Quem assim fala é a Bidente, o Giuliani e eu. Estamos na Casa 4, o Giuliani procura a meia branca de algodão que a Bidente lhe deu. Tem a outra na mão. A cama ocupa o quarto todo, à volta uma parede onde estão as fotocópias de quadros de pintores famosos e uma fotografia de Giuliani personificando Cristo na cruz durante uma procissão pascal, outra parede com armários e livros e outra parede com uma estante onde está o rádio e alguns retratos e caricaturas que um amigo do Giuliani lhe faz. «Olha aqui esta do Guevara, está fixe não está? As pessoas não dão nada por ele, dizem que ele é maluco, mas olha está fixe, quero ver se encaixilho.» Disse-me isto no outro dia, agora procura a meia junto à entrada do quarto-cama, procura por baixo da cortina.
-- Olha, debaixo da cama. Diz a Bidente.
-- Não está, a cama não tem fundo. Ó Mur, queres fazer um charrinho?
-- Está bem, tens uma mortalha grande? Não, pronto, eu uso duas das minhas e faço um l. Mas ó Bi, 'tavas a dizer que ontem foi um circo eheheh, atão porquê?

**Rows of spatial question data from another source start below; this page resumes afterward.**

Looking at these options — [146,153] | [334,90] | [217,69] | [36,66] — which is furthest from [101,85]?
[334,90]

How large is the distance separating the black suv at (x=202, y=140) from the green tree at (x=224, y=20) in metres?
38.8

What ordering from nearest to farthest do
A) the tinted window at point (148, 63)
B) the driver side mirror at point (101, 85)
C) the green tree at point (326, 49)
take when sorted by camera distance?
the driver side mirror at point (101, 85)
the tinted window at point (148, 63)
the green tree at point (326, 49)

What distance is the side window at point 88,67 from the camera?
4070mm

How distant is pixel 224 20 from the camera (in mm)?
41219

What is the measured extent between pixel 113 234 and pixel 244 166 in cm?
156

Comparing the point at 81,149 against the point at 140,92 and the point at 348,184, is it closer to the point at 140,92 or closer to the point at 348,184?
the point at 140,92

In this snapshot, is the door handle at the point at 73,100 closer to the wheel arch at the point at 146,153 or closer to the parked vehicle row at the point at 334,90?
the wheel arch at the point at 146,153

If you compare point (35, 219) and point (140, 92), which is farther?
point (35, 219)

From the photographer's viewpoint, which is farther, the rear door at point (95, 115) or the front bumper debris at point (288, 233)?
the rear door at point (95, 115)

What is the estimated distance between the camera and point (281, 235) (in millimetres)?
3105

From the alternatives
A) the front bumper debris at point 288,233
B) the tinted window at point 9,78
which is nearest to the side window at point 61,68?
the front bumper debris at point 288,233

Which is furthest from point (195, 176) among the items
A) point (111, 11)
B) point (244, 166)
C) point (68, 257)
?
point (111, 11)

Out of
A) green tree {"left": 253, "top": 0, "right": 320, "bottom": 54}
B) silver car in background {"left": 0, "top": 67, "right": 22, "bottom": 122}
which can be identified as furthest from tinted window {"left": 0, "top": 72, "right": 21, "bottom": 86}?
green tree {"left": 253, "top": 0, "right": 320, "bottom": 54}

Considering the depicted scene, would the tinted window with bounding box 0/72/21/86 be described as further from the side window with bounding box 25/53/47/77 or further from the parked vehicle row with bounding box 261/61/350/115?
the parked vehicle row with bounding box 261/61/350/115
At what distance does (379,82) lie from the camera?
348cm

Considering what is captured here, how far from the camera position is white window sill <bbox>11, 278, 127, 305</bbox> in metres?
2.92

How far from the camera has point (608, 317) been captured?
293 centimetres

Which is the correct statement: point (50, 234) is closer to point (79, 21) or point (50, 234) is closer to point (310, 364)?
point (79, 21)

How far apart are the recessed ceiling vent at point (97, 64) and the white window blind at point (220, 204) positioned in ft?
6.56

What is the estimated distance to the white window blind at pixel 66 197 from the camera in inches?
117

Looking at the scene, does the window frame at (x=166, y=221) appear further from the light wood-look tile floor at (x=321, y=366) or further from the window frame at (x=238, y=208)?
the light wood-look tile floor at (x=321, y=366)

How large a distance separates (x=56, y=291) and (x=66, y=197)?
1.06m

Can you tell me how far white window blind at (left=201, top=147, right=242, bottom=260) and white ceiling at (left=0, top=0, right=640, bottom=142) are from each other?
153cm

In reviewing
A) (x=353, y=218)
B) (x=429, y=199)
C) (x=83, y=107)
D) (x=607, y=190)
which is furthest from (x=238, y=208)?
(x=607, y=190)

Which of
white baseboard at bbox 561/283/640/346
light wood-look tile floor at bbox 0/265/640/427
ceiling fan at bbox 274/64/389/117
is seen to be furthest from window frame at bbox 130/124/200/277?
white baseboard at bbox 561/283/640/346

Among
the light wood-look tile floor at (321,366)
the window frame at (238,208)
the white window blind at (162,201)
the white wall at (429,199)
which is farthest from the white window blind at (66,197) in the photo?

-- Tudo começou porque o bacalhau à espanhola estava uma merda, o mastodonte passou-se, o bacalhau estava duro e sabes que a Bi não tem papas na língua... Diz o Giuliani.
-- Ihihih até já lhe tinha chamado de fascista, ele ficou pior que estragado. 
-- Mas eu fiz-lhe frente, diz o Giuliani, ele sabe que não pode abusar, se não quiser que vá morar para os palácios que diz que a família tem.
-- E eu ajudei, meti-me à frente como um cento e doze, eu sou assim, estou tão orgulhosa do Giu... foi uma cenas de ciúmes na verdade, o mastodonte viu que o Giu me pôs a mão na cintura e passou-se, deu um chapo ao Giu e o Giu rispostou com um soco, eu meti-me à frente, o mastodonte chama às gajas de vacas, ele quando me punha a manápula eu tinha medo, tenho medo dele, ando há uma semana a dizer-lhe para ir ao hospital levar com o decanoato no cu...
-- É isso mesmo Giuliani, ele tem que saber que há limites, fizeste bem, tens de te defender.
-- Ele não paga nada, queria que a Bi lhe pagasse a ele, quem pensa ele que é?, as coisas mudaram, sinto-me bem, o Benjamim ensinou-me, foi ele quem me defendeu no Verão quando o Luis se passou, na altura tive medo, ele andava a dizer que a casa era dele, até queria alugar a Casa 4 e a 5, partiu-me a clavícula e eu fui amigo dele. retirei duas queixas, ele ontem passou-se e depois pôs a Bi fora da 3, e ela veio práqui, prá minha beira, estou tão feliz...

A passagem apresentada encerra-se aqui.